RAMCloud in a Box - ATOM based Micro Modular Server 'mmatom'

Contents)

Cluster Outline
User's Guide
1. User setup
2. Running RAMCloud
3. Development and enhancement
Performance result:
- clusterperf.py
- TBD) recovery.py
System administrator's guide
1. Adding user with dedicated script.
2. Hardware maintenance
3. Security solution
4. Stanford's ATOM Cluster - configuration, etc
  1. System photograph
  2. Server module specification
  3. Network connection

Cluster Outline)

Basically the procedure is the similar to rccluster except that:

NOTE) I have created a repository for test in /home/satoshi/ramcloud-dpdk.git and tested. You can clone the latest ramcloud on ATOM for testing. Please try it. The instruction is written below.
The cluster has 132 ATOM servers ( Total : 1,056 cores, 4.1TB DRAM, 16.5 TB SSD) connected to dedicated management server 'mmatom.scs.stanford.edu', which is directly connected to the Internet. Please take a look at System configuration below for detail.
Unstable server can be disconnected with management tool, and the continuous IP-address/hostname given. IP-address and hostname is always associated. You will find the details in System-Administrator's guide:Hardware maintenance.

→ **TASK SET**:
(1) Repeat the RAMCloud cluster text from "The cluster has" up to and including "below for detail.", switching "Internet" to "campus network".
(2) Pick up the RAMCloud cluster text after its last sentence and keep writing it.

→ **PROVIDED MATERIAL**:
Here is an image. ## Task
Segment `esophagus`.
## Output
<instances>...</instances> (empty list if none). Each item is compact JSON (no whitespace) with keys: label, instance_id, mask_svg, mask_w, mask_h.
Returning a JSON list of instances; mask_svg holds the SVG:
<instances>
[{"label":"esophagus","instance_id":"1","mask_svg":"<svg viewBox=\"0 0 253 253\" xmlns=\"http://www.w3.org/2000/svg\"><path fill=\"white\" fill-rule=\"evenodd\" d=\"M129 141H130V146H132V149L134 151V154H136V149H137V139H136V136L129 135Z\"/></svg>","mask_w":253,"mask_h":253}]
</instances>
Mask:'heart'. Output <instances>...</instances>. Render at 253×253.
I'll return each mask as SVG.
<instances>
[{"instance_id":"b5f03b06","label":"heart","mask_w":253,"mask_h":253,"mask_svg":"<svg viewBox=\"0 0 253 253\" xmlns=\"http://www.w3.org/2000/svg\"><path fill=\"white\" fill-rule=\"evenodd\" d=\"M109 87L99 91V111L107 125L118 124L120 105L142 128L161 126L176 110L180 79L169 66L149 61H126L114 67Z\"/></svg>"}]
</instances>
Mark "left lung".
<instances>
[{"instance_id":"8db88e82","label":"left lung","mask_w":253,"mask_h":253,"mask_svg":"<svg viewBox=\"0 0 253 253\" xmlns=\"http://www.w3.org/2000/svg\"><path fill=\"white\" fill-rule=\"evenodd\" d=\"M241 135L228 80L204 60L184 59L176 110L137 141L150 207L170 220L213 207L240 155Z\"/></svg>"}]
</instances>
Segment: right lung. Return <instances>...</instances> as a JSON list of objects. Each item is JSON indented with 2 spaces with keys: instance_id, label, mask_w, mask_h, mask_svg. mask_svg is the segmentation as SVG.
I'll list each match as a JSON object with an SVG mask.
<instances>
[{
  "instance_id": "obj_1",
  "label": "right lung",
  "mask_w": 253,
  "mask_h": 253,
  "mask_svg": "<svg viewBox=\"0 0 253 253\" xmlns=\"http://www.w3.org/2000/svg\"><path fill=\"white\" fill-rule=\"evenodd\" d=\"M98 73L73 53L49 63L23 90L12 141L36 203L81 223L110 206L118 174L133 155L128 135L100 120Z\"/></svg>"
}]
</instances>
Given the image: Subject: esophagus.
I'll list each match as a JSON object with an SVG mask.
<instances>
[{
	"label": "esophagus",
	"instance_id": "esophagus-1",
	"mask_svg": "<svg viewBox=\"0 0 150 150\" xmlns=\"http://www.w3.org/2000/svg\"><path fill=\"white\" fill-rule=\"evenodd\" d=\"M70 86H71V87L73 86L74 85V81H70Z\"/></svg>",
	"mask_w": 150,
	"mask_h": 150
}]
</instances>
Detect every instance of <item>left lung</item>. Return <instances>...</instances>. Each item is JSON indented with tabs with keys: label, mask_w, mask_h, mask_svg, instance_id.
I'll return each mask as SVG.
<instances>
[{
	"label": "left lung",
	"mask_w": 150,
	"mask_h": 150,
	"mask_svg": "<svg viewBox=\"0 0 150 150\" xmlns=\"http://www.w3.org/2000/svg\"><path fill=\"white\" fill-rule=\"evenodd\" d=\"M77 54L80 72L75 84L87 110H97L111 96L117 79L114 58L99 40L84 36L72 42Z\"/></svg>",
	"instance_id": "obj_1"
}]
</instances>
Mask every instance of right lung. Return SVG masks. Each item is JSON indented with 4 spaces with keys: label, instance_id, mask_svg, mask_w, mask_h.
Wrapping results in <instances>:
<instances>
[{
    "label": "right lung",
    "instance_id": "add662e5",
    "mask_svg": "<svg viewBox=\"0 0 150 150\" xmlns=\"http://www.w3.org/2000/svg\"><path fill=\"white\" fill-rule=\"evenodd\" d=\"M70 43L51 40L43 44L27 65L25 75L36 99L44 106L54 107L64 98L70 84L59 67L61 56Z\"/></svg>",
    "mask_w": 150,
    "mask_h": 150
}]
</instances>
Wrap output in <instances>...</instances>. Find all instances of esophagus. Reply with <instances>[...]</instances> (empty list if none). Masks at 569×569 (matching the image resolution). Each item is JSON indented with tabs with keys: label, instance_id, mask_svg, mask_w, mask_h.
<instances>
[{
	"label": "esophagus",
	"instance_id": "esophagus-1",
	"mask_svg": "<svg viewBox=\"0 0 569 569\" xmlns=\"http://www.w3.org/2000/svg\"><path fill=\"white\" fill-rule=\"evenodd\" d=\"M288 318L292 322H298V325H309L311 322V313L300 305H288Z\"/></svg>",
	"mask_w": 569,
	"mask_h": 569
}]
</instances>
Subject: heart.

→ **ANSWERS TO THE TASKS**:
(1)
The cluster has 132 ATOM servers ( Total : 1,056 cores, 4.1TB DRAM, 16.5 TB SSD) connected to dedicated management server 'mmatom.scs.stanford.edu', which is directly connected to the campus network. Please take a look at System configuration below for detail.

(2)
User's Guide)

User setup)

ssh login to management server 'mmatom.scs.stanford.edu' with public key authentification and the special SSH port.
Install your 'key pair for the cluster-login' to ~/.ssh . For existing RAMCloud users, it is already copied from your home directory.
- Add the cluster-login-public key to ~/.ssh/authrized_keys .
  Note)
  - Your home is shared with all the ATOM servers with NFS, so you can login to all atom servers with public key authentification.
  - Do not copy your private key for mmatom login. Please create different key pair to ssh to AROM cluster from mmatom.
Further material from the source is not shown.